Italian-American butcher and chef (1910–2001)

Giacomo "Jack" Ubaldi (September 16, 1910 – July 14, 2001) was an Italian-American butcher and chef. Ubaldi is credited for the selection, marketing and sale of bottom sirloin subprimal cuts in New York City as the "Newport steak."

Ubaldi was born in Perugia, Italy on September 16, 1910. In February 1918, he traveled with family aboard the Dante Alighieri and was processed at Ellis Island, receiving American citizenship in 1932. Ubaldi left formal education after the eighth grade to train as a butcher and chef, working variously for independent and family-owned ventures before opening Greenwich Village butcher shop Florence Prime Meat Market in 1936. He kept the business temporarily closed while serving in the United States Navy from 1943 to 1946, and sold it in 1974. From 1976 to 1995, Ubaldi instructed demonstration courses in selecting, preparing and cutting meat at The New School for Social Research and the Institute of Culinary Education.
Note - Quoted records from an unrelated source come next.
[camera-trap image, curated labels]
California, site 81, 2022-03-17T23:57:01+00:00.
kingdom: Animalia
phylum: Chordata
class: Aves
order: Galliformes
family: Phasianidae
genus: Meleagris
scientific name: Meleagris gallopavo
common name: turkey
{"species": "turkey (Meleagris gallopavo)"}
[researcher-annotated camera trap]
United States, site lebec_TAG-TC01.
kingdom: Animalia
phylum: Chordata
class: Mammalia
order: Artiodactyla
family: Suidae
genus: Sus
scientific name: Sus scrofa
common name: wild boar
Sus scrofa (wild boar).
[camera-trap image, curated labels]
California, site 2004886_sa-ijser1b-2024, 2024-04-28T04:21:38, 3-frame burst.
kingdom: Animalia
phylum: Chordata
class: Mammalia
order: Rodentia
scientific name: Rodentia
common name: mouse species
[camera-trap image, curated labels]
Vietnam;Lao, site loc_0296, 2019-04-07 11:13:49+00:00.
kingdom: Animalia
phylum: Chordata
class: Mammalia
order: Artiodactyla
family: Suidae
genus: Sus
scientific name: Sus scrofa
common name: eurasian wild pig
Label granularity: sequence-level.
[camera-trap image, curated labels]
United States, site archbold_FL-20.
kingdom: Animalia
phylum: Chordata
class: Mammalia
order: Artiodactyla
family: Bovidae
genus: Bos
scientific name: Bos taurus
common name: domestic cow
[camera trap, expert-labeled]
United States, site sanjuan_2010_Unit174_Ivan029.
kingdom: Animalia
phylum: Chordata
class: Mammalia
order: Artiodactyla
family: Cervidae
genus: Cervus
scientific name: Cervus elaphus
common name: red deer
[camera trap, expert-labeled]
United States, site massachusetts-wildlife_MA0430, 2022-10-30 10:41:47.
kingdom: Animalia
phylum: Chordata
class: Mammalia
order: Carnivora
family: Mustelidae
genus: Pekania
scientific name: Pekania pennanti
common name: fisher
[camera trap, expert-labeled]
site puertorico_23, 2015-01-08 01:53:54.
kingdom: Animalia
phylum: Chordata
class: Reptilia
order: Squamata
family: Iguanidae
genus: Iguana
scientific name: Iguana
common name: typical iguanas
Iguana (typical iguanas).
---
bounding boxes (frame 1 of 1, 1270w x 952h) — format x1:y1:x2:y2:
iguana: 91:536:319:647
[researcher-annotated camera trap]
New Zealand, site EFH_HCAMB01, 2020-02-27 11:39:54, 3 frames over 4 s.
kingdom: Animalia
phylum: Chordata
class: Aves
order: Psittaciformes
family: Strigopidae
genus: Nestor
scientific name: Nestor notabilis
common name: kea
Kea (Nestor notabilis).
Ubaldi described his introduction to and use of the bottom sirloin:

When I was discharged from the United States Navy, and returned to New York to reopen my store, I found that meat wholesalers had switched over to the system of selling beef that now prevails, that of "fabricating" beef, that is, cut-down sections of the meat instead of forequarters and hindquarters. Many of these cuts were new to me. The bottom butt caught my eye and, as the price was reasonable, I bought three pieces, each weighing about 8 to 10 pounds. When I got them back to the store and took them apart, I liked the high quality of the meat and its fat content. I sliced the piece that is shaped like a triangle into little steaks about 1 to 1¼ inches thick.

At that time a lot of my customers were single people or young couples, and they really took to these steaks and their reasonable price, but they wanted to know what to ask for next time they came in. One night [after 1957] I saw an ad for Newport cigarettes on television and was struck by the similarity of the white quarter moon opening the ad to the shape of my little steaks. So we christened them Newport steaks.

Ubaldi was one of several American butchers and chefs in the 1940s and 1950s to have independently utilized the bottom sirloin from fabricated beef. Ubaldi's preparation of the bottom butt involved a unique, undisclosed cut and folding technique, which is reproduced by current ownership of Florence Prime Meat Market in its offering of the Newport steak.